Role of hepatic flavin-containing monooxygenase 3 in drug and chemical metabolism in adult humans

Abstract

In conjunction with asymmetric chemical syntheses and spectral, chiroptical, chromatographic and stereochemical correlation methods, we have developed procedures for the quantification of sulfoxide enantiomers and tertiary amine N-oxide diastereomer metabolites arising from the action of the adult human liver and other flavin-containing monooxygenases (FMOs). The parallel nature of the metabolic in vitro-in vivo studies and the use of chemical model oxidation systems allowed us to identify the FMO isoform involved. We investigated the enantioselective S-monooxygenation of cimetidine and the diastereoselective tertiary amine N-1'-oxygenation of (S)-nicotine as stereoselective functional probes of adult human liver FMO action.
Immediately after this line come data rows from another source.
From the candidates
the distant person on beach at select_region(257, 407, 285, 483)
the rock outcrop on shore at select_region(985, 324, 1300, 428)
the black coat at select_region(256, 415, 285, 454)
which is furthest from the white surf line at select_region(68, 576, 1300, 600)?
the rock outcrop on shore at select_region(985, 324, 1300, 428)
In both cases, the majority of evidence points to adult human liver FMO3 as the principal enzyme responsible for cimetidine S-oxygenation and (S)-nicotine N-1'-oxygenation in vitro and in vivo. The excellent agreement between the absolute configuration of the major cimetidine S-oxide and (S)-nicotine N-1'-oxide metabolites isolated from human urine and the major metabolite formed in the presence of adult human liver microsomes suggests that in vitro hepatic preparations may serve as a useful model for the in vivo condition. Further, that adult human liver cDNA-expressed FMO3 in Escherichia coli also gave the same absolute stereoselectivity (i.e. for (S)-nicotine N-1'-oxygenation) confirms the identity of the monoxygenase in vivo. Although we cannot rule out the involvement of minor contributions of cytochrome P-450 monooxygenases in cimetidine and (S)-nicotine oxidation, the majority of the data support the fact that cimetidine S-oxygenation and (S)-nicotine N-1'-oxygenation are stereoselective functional probes of adult human liver FMO3 activity. Finally, because the stereochemistry of the principal metabolite of cimetidine and (S)-nicotine in small experimental animals is distinct from that observed in humans, it is likely that species variation in predominant FMO isoforms exist and this may have important consequences for the choice of experimental animals in human preclinical drug design and development programs.